## Excerpted text
▼

# Schecter Demon-7



## AntaresX9 (Jan 2, 2011)

On Monday I finally got my new guitar and my first sevenstring Schecter Demon-7 and so I decided to make a review for it as there is none at the moment here.

The first important thing to mention is it is Non-U.S. only so if you are from U.S. you might be out of luck if you want this axe. I think that this guitar might be a good step from Schecter as a good low budget sevenstring is hard to come by out of the States (especially that Ibanez is overpriced where I live and ordering an Agile would cost me a fortune in the end as I haven't found a dealer for them in central Europe).

Anyways this guitar is really great and for the price of about 480$ for a new one I get what I need. It has the nice satin black finish and gothic cross inlays(he ones that are on hellraisers) that give it a nice look. The Schecter tuners hold the tuning quite well even though some other tuning machines might be better. The pickups are active duncan designed hb-105 that are a ripoff of the 7-string blackouts(in the size of the emg 707). The last feature that comes to mind is the bridge and it is a T.O.M. with a string-thru body that is the best in my opinion.

▲

## Data extract
▼

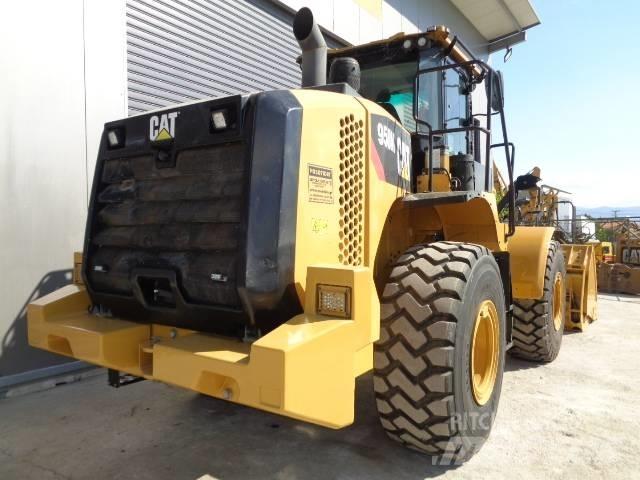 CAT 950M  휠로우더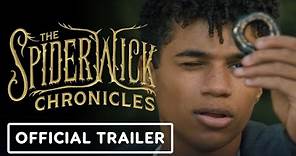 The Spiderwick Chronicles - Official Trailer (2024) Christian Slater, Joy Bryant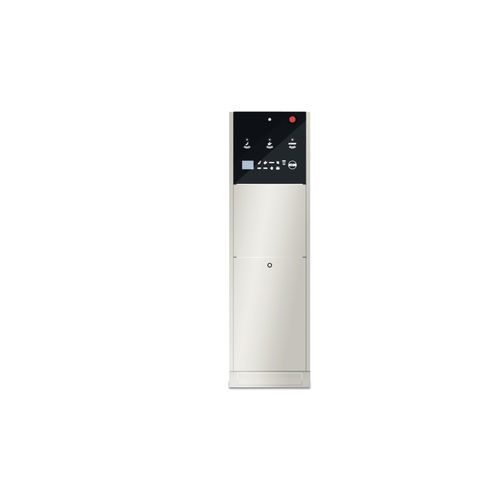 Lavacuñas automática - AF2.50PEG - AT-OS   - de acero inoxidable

▲

## Exercise 1
In the Schecter Demon-7 review, translate this sentence into Spanish: "The Schecter tuners hold the tuning quite well even though some other tuning machines might be better."
## Exercise 2
Carry the Schecter Demon-7 review forward, starting right after its final sentence.

## Exercise response 1
Los clavijeros Schecter mantienen la afinación bastante bien, aunque algunos otros clavijeros podrían ser mejores.

## Exercise response 2
As for the sound it is quite good for designed pickups. It totally beats any other guitar in this price range with stock pickups (I compared it directly with a stock Ibanez 7321 and the Schecter was way better sounding). However if it is compared to a guitar with EMG 707 it can't compare. For my taste the stock pickups are a bit too sterile and dead on the clean setting and a bit too grainy with distorted setting (but the Blackouts act pretty much the same way so if you don't like this sound and want to go for a swap chose EMG 707 instead). But all in all for stock pickups this is pretty good.

As for playability this thing really grows onto you. The neck is quite thick but as my Cort flying V has a very similar neck I got used to the new neck quite fast. It also has a 26 and 1/2 inch scale so you don't need a very thick gauge of strings. And as for the action it has to be tweaked a bit after I bought it as the string gauge wasn't enough for me and there was a tad too much fret buzz for my taste but after seting it up it plays like a dream.

As for reliability and customer support I can't say anything at the moment as I have this guitar only from Monday and so it is hard to tell if anything will happen to it although it looks really solid so I doubt I will need to see a serviceman in the near future.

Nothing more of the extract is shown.